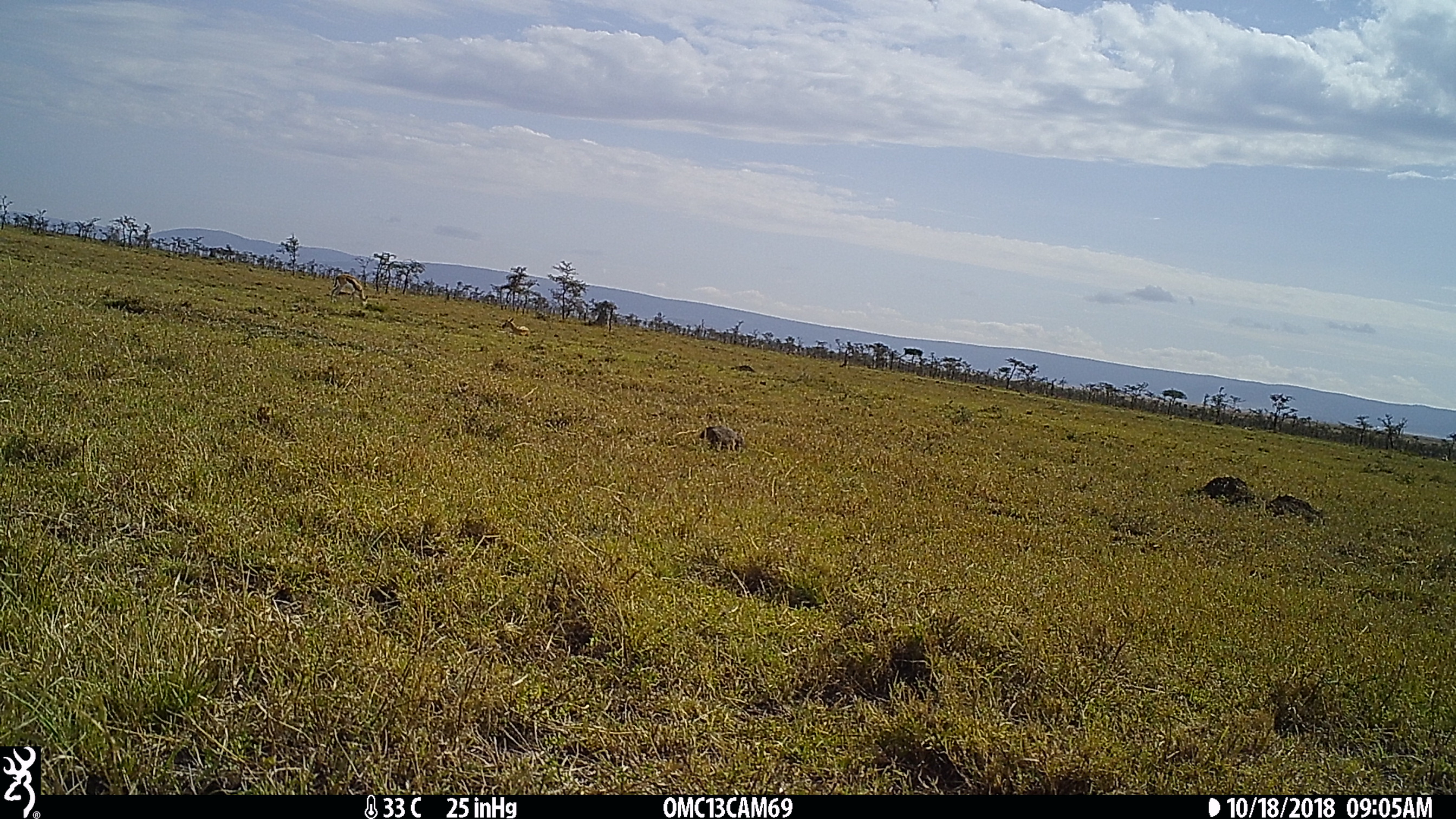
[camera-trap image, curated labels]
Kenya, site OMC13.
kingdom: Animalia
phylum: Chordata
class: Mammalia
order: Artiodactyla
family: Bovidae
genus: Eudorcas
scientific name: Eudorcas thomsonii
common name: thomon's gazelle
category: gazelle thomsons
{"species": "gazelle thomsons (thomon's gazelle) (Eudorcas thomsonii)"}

...

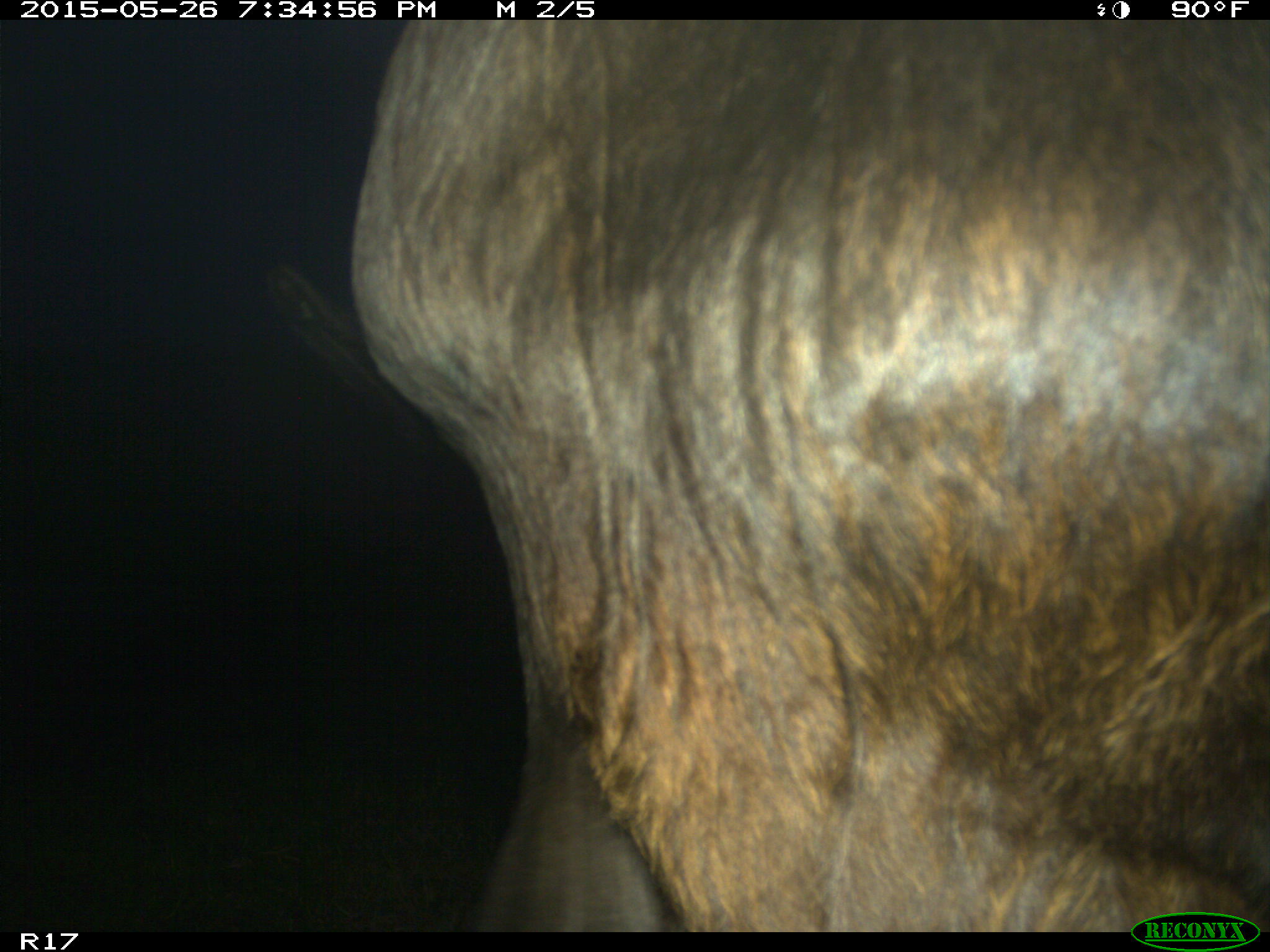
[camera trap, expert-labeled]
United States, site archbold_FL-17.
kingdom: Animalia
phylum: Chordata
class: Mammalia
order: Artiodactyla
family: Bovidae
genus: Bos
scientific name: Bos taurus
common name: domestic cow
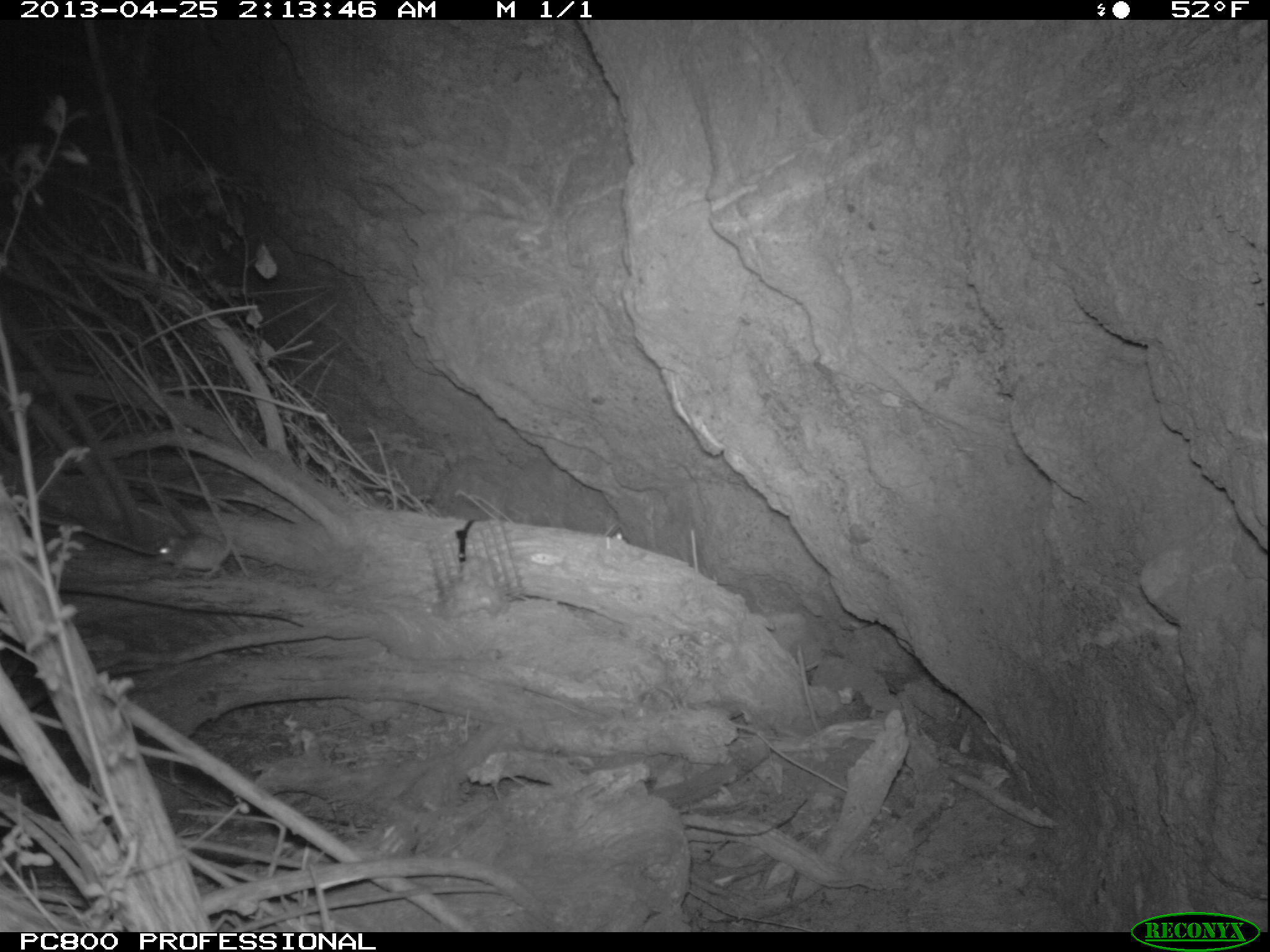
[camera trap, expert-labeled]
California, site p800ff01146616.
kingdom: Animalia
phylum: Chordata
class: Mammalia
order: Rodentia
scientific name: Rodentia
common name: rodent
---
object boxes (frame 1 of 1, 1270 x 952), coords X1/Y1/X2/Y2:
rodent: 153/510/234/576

* * *

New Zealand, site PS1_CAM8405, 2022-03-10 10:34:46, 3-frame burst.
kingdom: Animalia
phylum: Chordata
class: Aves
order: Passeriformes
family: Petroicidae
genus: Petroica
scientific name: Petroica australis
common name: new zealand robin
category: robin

*THE TASK*
Tally the lines of the material that contain the word "name" and say the number, nothing more.

*THE ANSWER*
8